Dans le prolongement de cet arrêt, le Conseil d’Etat a admis que l’administration peut écarter elle-même une clause qu’elle estime « nulle et non écrite » compte tenu de son illicéité mais seulement pour l’avenir (CE, 13 juin 2022, n°453769).

Dans l’affaire commentée, le Conseil d’Etat considère, en substance, que lorsqu’une clause du contrat est affectée d’une irrégularité tenant au caractère illicite de son contenu et si celle-ci est divisible du reste du contrat, la personne publique peut y apporter de manière unilatérale les modifications permettant de remédier à l’irrégularité :

« 3. En vertu des règles générales applicables aux contrats administratifs, la personne publique contractante peut unilatéralement apporter des modifications à un tel contrat dans l’intérêt général, son cocontractant étant tenu de respecter les obligations qui lui incombent en vertu du contrat ainsi modifié tout en ayant droit au maintien de l’équilibre financier du contrat.
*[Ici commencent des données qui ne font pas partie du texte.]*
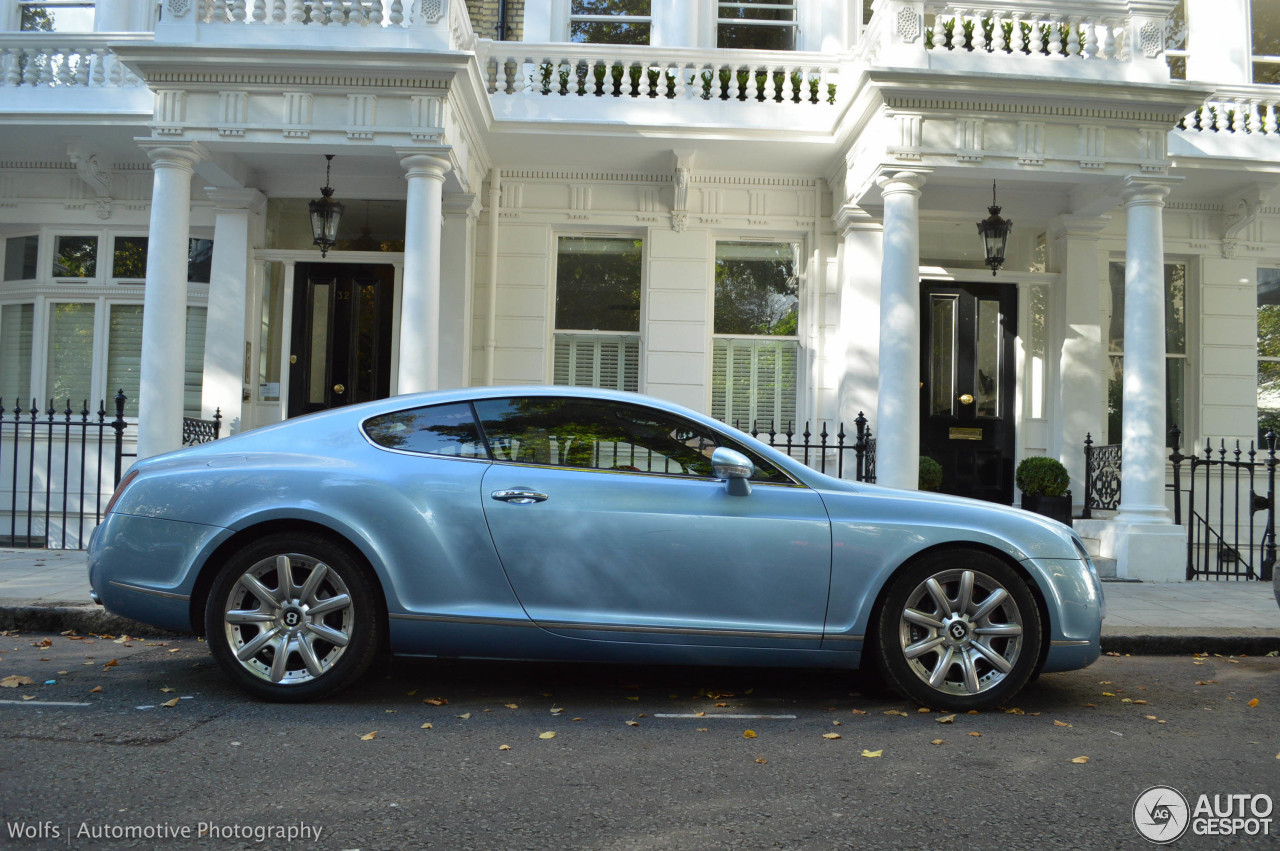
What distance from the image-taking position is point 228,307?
1155 cm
La personne publique peut ainsi, lorsqu’une clause du contrat est affectée d’une irrégularité tenant au caractère illicite de son contenu et à condition qu’elle soit divisible du reste du contrat, y apporter de manière unilatérale les modifications permettant de remédier à cette irrégularité (…) »
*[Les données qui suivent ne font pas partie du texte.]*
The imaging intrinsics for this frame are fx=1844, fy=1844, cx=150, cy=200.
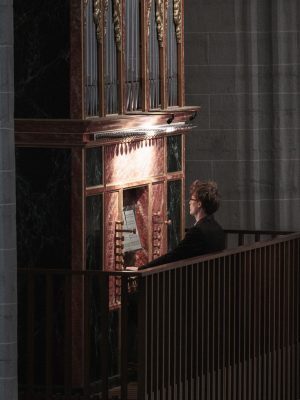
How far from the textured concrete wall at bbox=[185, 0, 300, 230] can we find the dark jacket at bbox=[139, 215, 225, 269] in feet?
13.3

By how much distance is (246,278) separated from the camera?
47.0ft

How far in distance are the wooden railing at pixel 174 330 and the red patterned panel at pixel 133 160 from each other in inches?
36.5

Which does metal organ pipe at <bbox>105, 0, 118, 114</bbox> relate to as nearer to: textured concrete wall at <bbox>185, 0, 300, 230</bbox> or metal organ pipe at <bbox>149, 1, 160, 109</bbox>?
metal organ pipe at <bbox>149, 1, 160, 109</bbox>

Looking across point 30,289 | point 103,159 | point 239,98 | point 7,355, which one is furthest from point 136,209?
point 7,355

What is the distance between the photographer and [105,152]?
1429cm

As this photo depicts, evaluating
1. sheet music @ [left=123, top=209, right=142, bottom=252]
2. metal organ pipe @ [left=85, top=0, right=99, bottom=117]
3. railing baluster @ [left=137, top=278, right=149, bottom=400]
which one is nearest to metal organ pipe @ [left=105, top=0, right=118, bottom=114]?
metal organ pipe @ [left=85, top=0, right=99, bottom=117]

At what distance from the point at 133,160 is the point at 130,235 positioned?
61cm

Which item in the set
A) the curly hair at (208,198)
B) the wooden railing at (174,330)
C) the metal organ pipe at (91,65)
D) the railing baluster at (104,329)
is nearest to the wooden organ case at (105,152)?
the metal organ pipe at (91,65)

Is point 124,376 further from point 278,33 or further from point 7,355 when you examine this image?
point 278,33

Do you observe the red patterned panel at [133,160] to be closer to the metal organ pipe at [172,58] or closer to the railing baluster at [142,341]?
the metal organ pipe at [172,58]

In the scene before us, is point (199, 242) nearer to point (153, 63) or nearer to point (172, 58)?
point (153, 63)

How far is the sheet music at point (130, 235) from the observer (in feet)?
48.6

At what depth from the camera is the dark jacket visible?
13.9 metres

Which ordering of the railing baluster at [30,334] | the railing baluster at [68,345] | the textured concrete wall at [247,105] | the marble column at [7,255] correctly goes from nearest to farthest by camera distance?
the marble column at [7,255] < the railing baluster at [68,345] < the railing baluster at [30,334] < the textured concrete wall at [247,105]
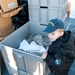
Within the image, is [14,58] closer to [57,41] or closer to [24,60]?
[24,60]

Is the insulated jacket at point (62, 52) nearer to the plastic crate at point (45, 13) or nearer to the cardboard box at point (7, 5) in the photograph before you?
the plastic crate at point (45, 13)

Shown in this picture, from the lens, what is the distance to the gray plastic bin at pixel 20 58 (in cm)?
99

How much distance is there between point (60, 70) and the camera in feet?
3.36

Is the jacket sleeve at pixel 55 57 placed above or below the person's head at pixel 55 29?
below

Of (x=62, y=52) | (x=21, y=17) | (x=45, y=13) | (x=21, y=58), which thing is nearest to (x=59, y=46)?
(x=62, y=52)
Dans le cas d’espèce, le juge des référés de la cour administrative d’appel de Paris a commis une erreur de droit en considérant que la modification unilatérale d’un contrat concédant un service public ne peut être mise en œuvre au seul motif de purger le contrat de stipulations illicites.

Il est donc désormais loisible à la personne publique de modifier unilatéralement une clause illicite divisible d’un contrat, dans le seul but de purger le vice dont elle est affectée.